The Indian authorities could allow IDBI Bank to merge with private banks as they seek to privatise the lender.

The conditions for the sale of IDBI Bank could pave way for its merger with other financial entities, a report by Indian news outlet Business Standard said.

The report comes after Fairfax India Holdings, the investment arm led by Canadian billionaire Prem Watsa, showed interest to purchase the Government of India’s 45.48% stake in the bank.

The remaining 49.24% stake in the bank is held by the Life Insurance Corporation of India (LIC).

The government is yet to provide information on eligibility conditions for the sale of IDBI Bank.

According to the report, banks may be allowed to place bids, which will be subject to a merger plan approved by the country’s central bank.

IDBI Bank’s merger could be allowed after the Indian government and LIC sell their stake in the lender, the report said.

Notably, the Reserve Bank of India (RBI) does not allow one promoter to own two banks, therefore, bank promotor entities or promoters looking to buy a stake in the lender may have to place their bids after the merger plan has been approved, an official told the publication.

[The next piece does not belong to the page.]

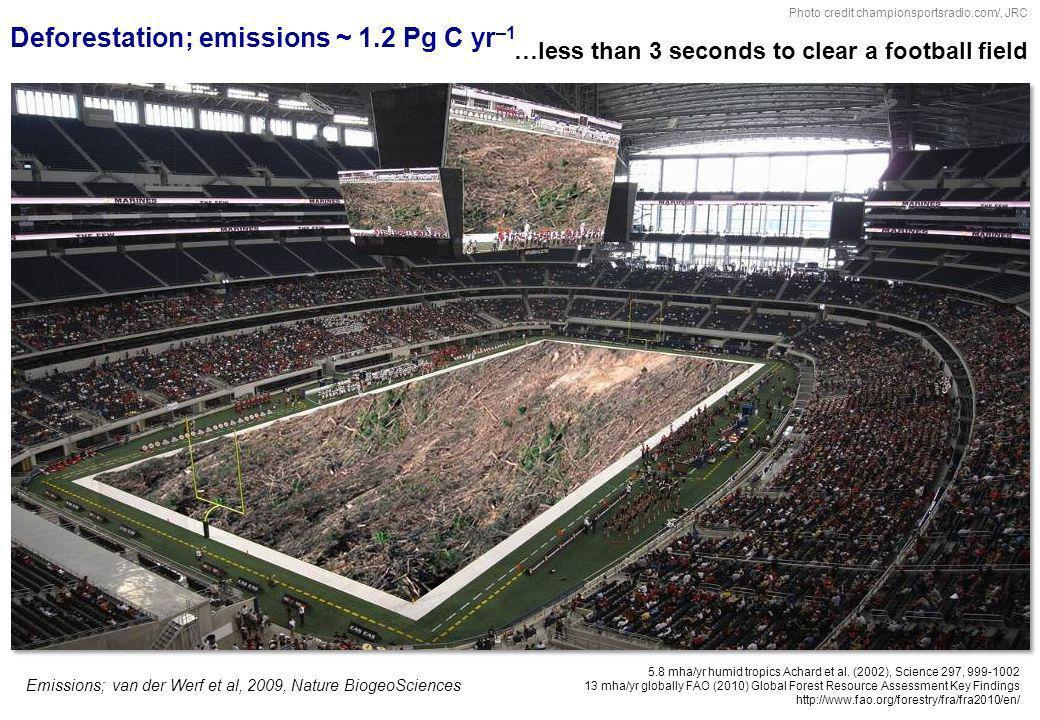 Deforestation; emissions ~ 1.2 Pg C yr–1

The report highlighted that due to the complexities related to a secondary sale and valuations, a merger with an entity as an initial step or as a means of divestment is an unlikely option.

Such an arrangement would require the government to sell its stake in the merged entity, it added.

Banks and non-banking financial companies are viewed as the most suitable for the sale of IDBI Bank, the publication noted.

“In the case of NBFCs looking to participate in the process and subsequently merge with the lender, there could be a requirement for creating a non-operative financial holding company (NOFHC) according to the extant guidelines of the RBI,” the publication said adding that “for private equity and other investors, bidding through a consortium may be allowed subject to meeting the eligibility criteria.”